### Einträge aus einer Datenquelle
****************

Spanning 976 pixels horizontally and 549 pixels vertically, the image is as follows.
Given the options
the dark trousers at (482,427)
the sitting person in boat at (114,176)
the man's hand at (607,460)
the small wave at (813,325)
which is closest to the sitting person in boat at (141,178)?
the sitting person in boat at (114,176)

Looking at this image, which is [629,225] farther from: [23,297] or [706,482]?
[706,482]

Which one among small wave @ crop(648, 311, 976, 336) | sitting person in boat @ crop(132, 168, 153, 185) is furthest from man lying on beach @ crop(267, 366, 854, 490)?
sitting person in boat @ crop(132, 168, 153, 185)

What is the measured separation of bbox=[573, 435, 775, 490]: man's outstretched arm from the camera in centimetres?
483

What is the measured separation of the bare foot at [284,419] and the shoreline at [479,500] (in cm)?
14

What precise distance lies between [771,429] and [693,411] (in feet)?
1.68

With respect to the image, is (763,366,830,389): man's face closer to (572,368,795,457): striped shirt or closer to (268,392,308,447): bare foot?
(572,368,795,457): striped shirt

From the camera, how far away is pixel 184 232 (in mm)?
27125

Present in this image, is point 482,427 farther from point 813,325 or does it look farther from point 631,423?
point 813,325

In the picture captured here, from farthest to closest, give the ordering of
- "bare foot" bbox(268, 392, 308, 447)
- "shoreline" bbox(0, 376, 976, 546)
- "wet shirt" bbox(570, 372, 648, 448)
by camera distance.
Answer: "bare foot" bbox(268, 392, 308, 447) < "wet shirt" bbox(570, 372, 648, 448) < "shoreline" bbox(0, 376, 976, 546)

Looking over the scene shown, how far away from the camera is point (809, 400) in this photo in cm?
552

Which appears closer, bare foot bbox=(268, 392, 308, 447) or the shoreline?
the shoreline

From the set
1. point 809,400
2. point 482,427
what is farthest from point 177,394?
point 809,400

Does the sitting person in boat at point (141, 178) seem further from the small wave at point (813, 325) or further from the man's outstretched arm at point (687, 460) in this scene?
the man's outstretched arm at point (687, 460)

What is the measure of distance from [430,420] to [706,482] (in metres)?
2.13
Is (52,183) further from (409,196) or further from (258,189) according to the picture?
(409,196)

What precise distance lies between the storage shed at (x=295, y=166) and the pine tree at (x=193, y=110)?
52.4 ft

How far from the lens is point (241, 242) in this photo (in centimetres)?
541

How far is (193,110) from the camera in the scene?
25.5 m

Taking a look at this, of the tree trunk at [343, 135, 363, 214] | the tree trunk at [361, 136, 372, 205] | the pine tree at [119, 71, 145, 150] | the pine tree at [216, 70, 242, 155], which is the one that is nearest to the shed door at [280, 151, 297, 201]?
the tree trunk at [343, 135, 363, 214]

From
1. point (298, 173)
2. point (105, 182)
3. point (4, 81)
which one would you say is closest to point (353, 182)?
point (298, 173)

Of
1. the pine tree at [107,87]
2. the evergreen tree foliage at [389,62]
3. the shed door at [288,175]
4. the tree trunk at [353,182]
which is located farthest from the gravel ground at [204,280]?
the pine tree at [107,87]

****************

### AUFGABE
Überführe sämtliche obigen Daten in eine JSON-Liste von Zeichenketten mit genau einem Element pro Zeile. Leerzeilen werden dabei ausgelassen.

### LÖSUNG
[
  "Spanning 976 pixels horizontally and 549 pixels vertically, the image is as follows.",
  "Given the options",
  "the dark trousers at (482,427)",
  "the sitting person in boat at (114,176)",
  "the man's hand at (607,460)",
  "the small wave at (813,325)",
  "which is closest to the sitting person in boat at (141,178)?",
  "the sitting person in boat at (114,176)",
  "Looking at this image, which is [629,225] farther from: [23,297] or [706,482]?",
  "[706,482]",
  "Which one among small wave @ crop(648, 311, 976, 336) | sitting person in boat @ crop(132, 168, 153, 185) is furthest from man lying on beach @ crop(267, 366, 854, 490)?",
  "sitting person in boat @ crop(132, 168, 153, 185)",
  "What is the measured separation of bbox=[573, 435, 775, 490]: man's outstretched arm from the camera in centimetres?",
  "483",
  "What is the measured separation of the bare foot at [284,419] and the shoreline at [479,500] (in cm)?",
  "14",
  "What precise distance lies between [771,429] and [693,411] (in feet)?",
  "1.68",
  "With respect to the image, is (763,366,830,389): man's face closer to (572,368,795,457): striped shirt or closer to (268,392,308,447): bare foot?",
  "(572,368,795,457): striped shirt",
  "From the camera, how far away is pixel 184 232 (in mm)?",
  "27125",
  "Present in this image, is point 482,427 farther from point 813,325 or does it look farther from point 631,423?",
  "point 813,325",
  "In the picture captured here, from farthest to closest, give the ordering of",
  "- \"bare foot\" bbox(268, 392, 308, 447)",
  "- \"shoreline\" bbox(0, 376, 976, 546)",
  "- \"wet shirt\" bbox(570, 372, 648, 448)",
  "by camera distance.",
  "Answer: \"bare foot\" bbox(268, 392, 308, 447) < \"wet shirt\" bbox(570, 372, 648, 448) < \"shoreline\" bbox(0, 376, 976, 546)",
  "Looking over the scene shown, how far away from the camera is point (809, 400) in this photo in cm?",
  "552",
  "Which appears closer, bare foot bbox=(268, 392, 308, 447) or the shoreline?",
  "the shoreline",
  "From the set",
  "1. point 809,400",
  "2. point 482,427",
  "what is farthest from point 177,394?",
  "point 809,400",
  "Does the sitting person in boat at point (141, 178) seem further from the small wave at point (813, 325) or further from the man's outstretched arm at point (687, 460) in this scene?",
  "the man's outstretched arm at point (687, 460)",
  "What is the measure of distance from [430,420] to [706,482] (in metres)?",
  "2.13",
  "Is (52,183) further from (409,196) or further from (258,189) according to the picture?",
  "(409,196)",
  "What precise distance lies between the storage shed at (x=295, y=166) and the pine tree at (x=193, y=110)?",
  "52.4 ft",
  "How far from the lens is point (241, 242) in this photo (in centimetres)?",
  "541",
  "How far is (193,110) from the camera in the scene?",
  "25.5 m",
  "Taking a look at this, of the tree trunk at [343, 135, 363, 214] | the tree trunk at [361, 136, 372, 205] | the pine tree at [119, 71, 145, 150] | the pine tree at [216, 70, 242, 155], which is the one that is nearest to the shed door at [280, 151, 297, 201]?",
  "the tree trunk at [343, 135, 363, 214]",
  "From",
  "1. point (298, 173)",
  "2. point (105, 182)",
  "3. point (4, 81)",
  "which one would you say is closest to point (353, 182)?",
  "point (298, 173)",
  "Of",
  "1. the pine tree at [107,87]",
  "2. the evergreen tree foliage at [389,62]",
  "3. the shed door at [288,175]",
  "4. the tree trunk at [353,182]",
  "which is located farthest from the gravel ground at [204,280]?",
  "the pine tree at [107,87]"
]